Mais alors, quelles peuvent bien être les raisons qui poussent le gouvernement à accepter un nouveau projet minier tout aussi désastreux pour l’environnement et les populations locales ? Plusieurs arguments sont mobilisés par ses défenseurs afin de répondre aux inquiétudes.

Tout d’abord, cette nouvelle exploitation aurifère doit être vue comme un moyen de lutter contre l’orpaillage illégal selon eux : elle permettrait une meilleure surveillance de la zone et d’embaucher les travailleurs précaires illégaux. Mais comme le démontre François-Michel Le Tourneau, géographe spécialiste de l’Amazonie brésilienne et guyanaise, ces deux exploitations aurifères pourront subsister l’une à côté de l’autre sans que la mine industrielle n’affaiblissent les ressources des orpailleurs illégaux, les deux n’ayant pas les mêmes techniques d’extraction du minerai précieux. De plus, il est difficilement imaginable que ces entreprises souhaitent investir suffisamment pour surveiller une zone aussi étendue que la forêt amazonienne. Ce premier argument ne tient donc pas la route.

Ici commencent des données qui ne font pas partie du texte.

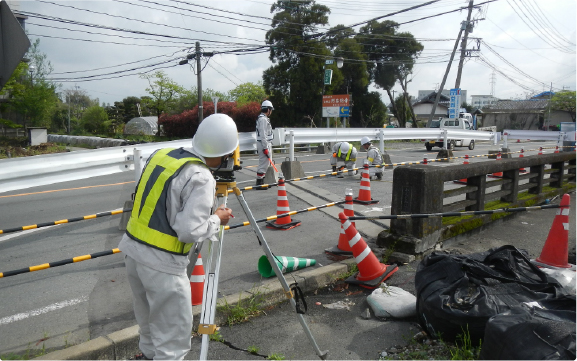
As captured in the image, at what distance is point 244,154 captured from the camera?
72.0 ft

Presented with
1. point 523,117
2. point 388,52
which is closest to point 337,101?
point 388,52

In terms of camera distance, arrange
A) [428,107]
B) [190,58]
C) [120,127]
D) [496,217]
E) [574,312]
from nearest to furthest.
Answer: [574,312] < [496,217] < [190,58] < [120,127] < [428,107]

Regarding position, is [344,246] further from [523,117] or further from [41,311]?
[523,117]

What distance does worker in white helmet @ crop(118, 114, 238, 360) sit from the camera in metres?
2.47

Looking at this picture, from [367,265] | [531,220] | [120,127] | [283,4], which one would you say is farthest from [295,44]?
[367,265]

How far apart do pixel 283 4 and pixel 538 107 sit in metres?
48.1

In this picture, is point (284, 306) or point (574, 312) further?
point (284, 306)

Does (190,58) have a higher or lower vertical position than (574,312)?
higher

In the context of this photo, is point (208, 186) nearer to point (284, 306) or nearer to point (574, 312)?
point (284, 306)

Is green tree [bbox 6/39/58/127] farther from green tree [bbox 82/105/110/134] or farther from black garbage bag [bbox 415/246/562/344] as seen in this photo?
black garbage bag [bbox 415/246/562/344]

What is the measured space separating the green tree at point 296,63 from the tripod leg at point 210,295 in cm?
3084

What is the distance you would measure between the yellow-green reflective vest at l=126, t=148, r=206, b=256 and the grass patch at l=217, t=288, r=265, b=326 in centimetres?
150

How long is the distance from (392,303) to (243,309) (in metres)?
1.39

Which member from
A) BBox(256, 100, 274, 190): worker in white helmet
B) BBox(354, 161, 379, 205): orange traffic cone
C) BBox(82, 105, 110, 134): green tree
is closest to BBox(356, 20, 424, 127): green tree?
BBox(82, 105, 110, 134): green tree
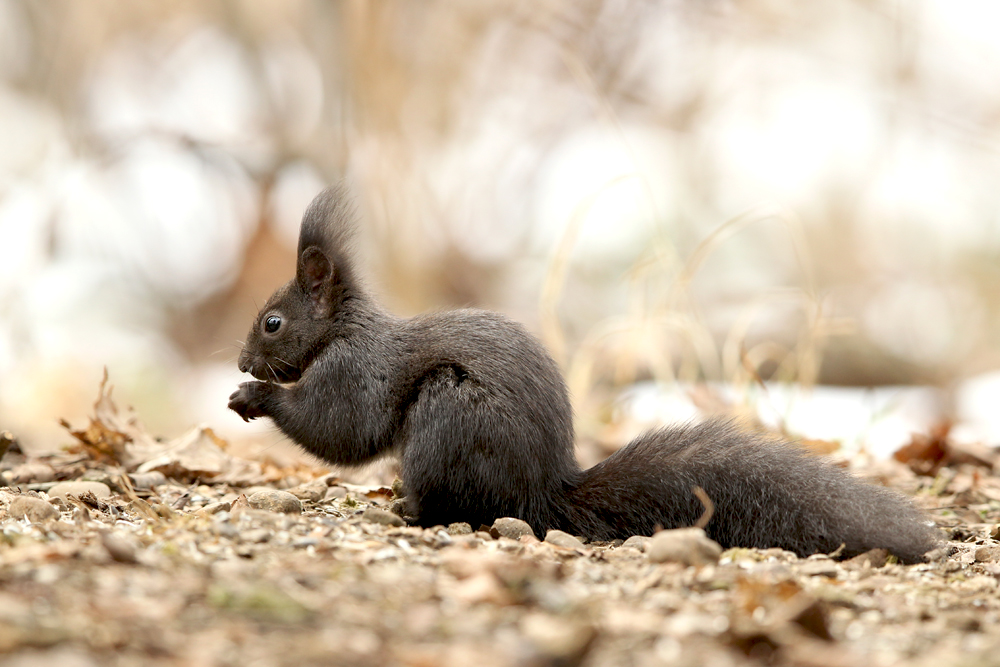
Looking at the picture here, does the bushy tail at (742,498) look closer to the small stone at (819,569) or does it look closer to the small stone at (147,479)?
the small stone at (819,569)

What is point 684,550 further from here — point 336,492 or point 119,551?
point 336,492

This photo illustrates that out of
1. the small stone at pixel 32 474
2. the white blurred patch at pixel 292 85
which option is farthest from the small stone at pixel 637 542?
the white blurred patch at pixel 292 85

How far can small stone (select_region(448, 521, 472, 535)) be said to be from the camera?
2.30 m

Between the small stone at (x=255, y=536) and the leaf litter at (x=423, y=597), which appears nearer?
the leaf litter at (x=423, y=597)

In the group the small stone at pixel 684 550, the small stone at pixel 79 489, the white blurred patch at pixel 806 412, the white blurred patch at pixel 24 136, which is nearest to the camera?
the small stone at pixel 684 550

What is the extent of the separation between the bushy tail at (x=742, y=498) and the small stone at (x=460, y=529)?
27 cm

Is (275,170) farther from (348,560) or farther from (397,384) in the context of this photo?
(348,560)

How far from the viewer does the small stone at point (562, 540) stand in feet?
7.26

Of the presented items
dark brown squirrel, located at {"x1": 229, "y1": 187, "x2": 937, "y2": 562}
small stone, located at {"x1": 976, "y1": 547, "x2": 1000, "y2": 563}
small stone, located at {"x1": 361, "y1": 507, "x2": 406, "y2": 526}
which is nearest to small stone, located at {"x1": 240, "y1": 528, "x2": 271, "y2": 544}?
small stone, located at {"x1": 361, "y1": 507, "x2": 406, "y2": 526}

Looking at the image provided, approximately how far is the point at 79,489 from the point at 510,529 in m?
1.18

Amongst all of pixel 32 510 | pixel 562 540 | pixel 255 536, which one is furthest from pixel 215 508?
pixel 562 540

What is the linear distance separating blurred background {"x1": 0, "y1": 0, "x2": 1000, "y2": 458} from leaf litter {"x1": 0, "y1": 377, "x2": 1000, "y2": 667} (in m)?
A: 3.48

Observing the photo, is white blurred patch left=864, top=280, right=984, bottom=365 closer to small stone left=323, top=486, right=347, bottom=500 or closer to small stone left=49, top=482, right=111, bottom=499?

En réponse à cela, un autre argument est mobilisé : cette mine industrielle serait une chance pour les Guyanais. Elle permettrait la création d’emplois directs dans un département touché par la pauvreté et par un taux de chômage deux fois plus élevé que dans l’hexagone, atteignant 32 % chez les jeunes. Cependant, le nombre d’emplois créés est minime et il n’y a aucune garantie pour les locaux, les entreprises pouvant embaucher des travailleurs originaires du Brésil et du Suriname. En outre, ces emplois ne dureront que quelques années et ne sont donc pas pérennes. Le gouvernement continue donc dans une voie court-termiste, délaissant le bien-être et la santé des Guyanais au profit d’intérêts privés. Finalement, avec les mêmes investissements, l’État français pourrait développer des filières dont le territoire a réellement besoin.

Durabilité 

Afin de ne pas rester dépendante de l’exploitation aurifère par des entreprises étrangères, la Guyane doit développer des filières économiques durables. Pour cela, elle possède des atouts naturels inégalés : son environnement, son climat, sa biodiversité… Ainsi, son développement économique pourrait se baser sur des secteurs comme l’artisanat, l’élevage et l’éco-tourisme. Ce dernier a un énorme potentiel de croissance comme le souligne un rapport de WWF intitulé « Vers un développement soutenable de la Guyane » publié en 2017. Avec les investissements publics nécessaires, le secteur du tourisme pourrait générer à terme 4500 emplois directs, donc six fois plus que le projet Espérance.

En outre, la Guyane possède les capacités pour devenir auto-suffisante en alimentation et en énergie. Pourtant, elle importe dix fois plus qu’elle n’exporte et dépend des importations d’hydrocarbures venues de France, sa position de département l’empêchant de commercialiser directement avec les pays voisins comme le Brésil. Ainsi la grande majorité des biens de consommation sont importés de France, contribuant à la cherté de la vie en Guyane, déjà touchée par une pauvreté endémique et limitant l’émergence de filières locales de production.

Le gouvernement français se doit d’être exemplaire dans sa politique environnementale avant de pouvoir donner des leçons à des dirigeants ouvertement écocidaires tels Jair Bolsonaro. L’Union Européenne, en menant des politiques écologiques réellement ambitieuses, pourrait ainsi se permettre de critiquer voire d’user de sanctions.

Si nous voulons respecter nos engagements climatiques, il est alors urgent d’abandonner les politiques court-termistes polluantes et de faire des choix de société permettant de préserver le bien commun.